Born October 31, 1955 at Selkirk to Lorne and Margaret Dear, Willy attended Earl Grey, Mapleton and Selkirk Central Junior High schools in Selkirk.
Soon after turning seventeen, Willy and Richard Jehle (20) rented a house at 307 Main Street, Selkirk, (now demolished). By May 1973, Richard's brother, Randy, also seventeen, was living with them.
May 2, 1973, Selkirk Enterprise
At around 6:30 a.m. on Saturday, April 28, 1973 a fire broke out at the house.

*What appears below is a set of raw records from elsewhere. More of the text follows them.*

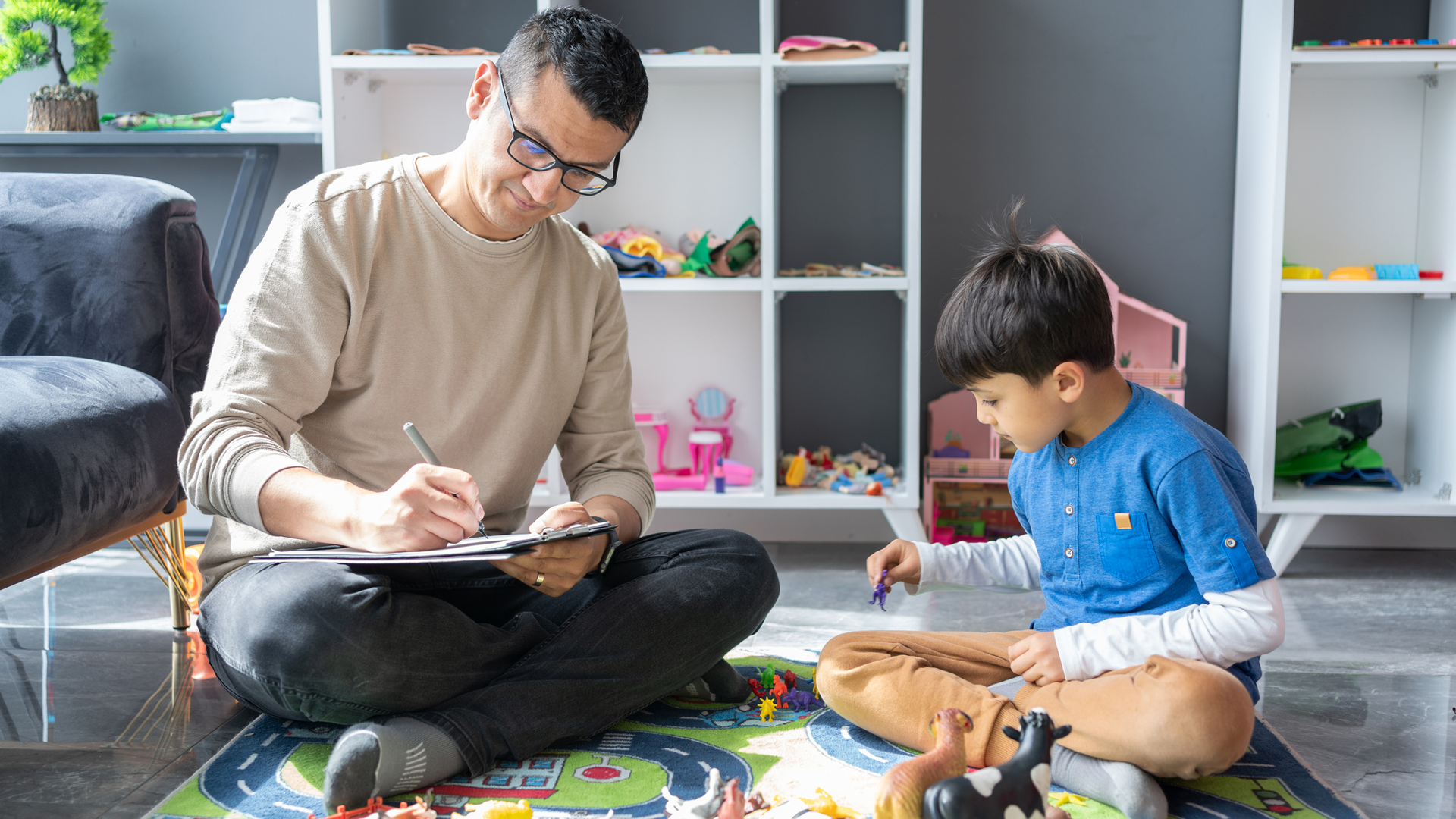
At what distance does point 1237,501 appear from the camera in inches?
43.5

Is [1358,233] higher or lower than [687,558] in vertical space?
higher

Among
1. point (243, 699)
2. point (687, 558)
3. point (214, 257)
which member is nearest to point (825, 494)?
point (687, 558)

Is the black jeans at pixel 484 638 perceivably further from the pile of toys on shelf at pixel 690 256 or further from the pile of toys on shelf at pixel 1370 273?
the pile of toys on shelf at pixel 1370 273

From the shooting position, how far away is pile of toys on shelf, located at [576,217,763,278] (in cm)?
222

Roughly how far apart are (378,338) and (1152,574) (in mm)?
922

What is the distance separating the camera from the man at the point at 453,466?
107cm

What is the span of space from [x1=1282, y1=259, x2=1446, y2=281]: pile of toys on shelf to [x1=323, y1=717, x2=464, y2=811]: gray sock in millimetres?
1884

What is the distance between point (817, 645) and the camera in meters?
1.66

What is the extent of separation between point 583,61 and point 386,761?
74cm

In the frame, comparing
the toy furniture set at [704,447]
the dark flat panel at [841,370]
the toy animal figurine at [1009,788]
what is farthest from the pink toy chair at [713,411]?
the toy animal figurine at [1009,788]

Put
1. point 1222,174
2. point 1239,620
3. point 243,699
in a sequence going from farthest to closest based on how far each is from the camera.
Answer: point 1222,174
point 243,699
point 1239,620

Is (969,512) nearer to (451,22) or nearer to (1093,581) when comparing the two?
(1093,581)

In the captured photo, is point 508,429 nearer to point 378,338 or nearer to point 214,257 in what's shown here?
point 378,338

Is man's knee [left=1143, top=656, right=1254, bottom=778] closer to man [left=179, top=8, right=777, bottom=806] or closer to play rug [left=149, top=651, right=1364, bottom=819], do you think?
play rug [left=149, top=651, right=1364, bottom=819]
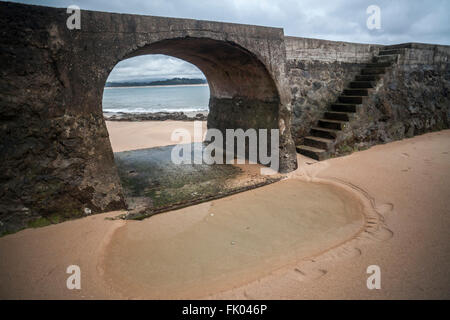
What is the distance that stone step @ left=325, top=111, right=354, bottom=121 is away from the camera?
6.45 m

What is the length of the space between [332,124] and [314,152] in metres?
1.05

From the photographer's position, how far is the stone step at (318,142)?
6.21 metres

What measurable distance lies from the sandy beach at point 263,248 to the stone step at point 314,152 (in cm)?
149

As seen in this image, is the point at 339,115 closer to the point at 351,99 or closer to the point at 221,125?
the point at 351,99

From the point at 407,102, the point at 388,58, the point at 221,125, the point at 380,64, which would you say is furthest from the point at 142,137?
the point at 407,102

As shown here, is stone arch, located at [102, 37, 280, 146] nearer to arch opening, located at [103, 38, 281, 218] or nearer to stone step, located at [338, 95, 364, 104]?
arch opening, located at [103, 38, 281, 218]

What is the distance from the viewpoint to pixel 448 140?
22.3 feet

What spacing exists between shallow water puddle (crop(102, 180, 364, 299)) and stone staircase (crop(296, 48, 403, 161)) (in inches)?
78.8

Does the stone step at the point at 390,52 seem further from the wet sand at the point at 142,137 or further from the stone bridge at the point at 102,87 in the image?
the wet sand at the point at 142,137

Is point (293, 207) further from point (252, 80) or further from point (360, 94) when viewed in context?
point (360, 94)

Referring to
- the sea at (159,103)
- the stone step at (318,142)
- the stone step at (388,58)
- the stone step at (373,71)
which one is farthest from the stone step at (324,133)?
the sea at (159,103)

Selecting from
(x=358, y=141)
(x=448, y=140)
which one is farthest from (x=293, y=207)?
(x=448, y=140)

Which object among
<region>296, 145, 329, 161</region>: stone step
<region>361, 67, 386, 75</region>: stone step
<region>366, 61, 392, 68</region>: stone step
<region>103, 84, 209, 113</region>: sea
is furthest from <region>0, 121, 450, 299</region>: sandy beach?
<region>103, 84, 209, 113</region>: sea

Willy was in the bedroom and the first to notice the fire. He ran to the living room to wake the Jehle brothers. In the rush to get out of the small house, the Jehles made it before a rush of air or suction pulled the door closed behind them. When they opened it to get Willy, they found the room filled with thick smoke and flames and could not enter.
According Swampy Bjornson, Selkirk's fire chief at the time, the house was engulfed in flames when his crews arrived at 6:35 a.m. and it took 45 minutes to get the fire under control.
Willy's body was found later that morning in one of the bedrooms.
A police official at the time said that the cause of the fire was likely smoking in bed.
Willy's father, who also died in a tragic accident, is buried next to him.
Lorne Wilfred Dear's tractor was struck by lightning at his farm at Oak Hammock on October 11, 1984. He died later that day in hospital.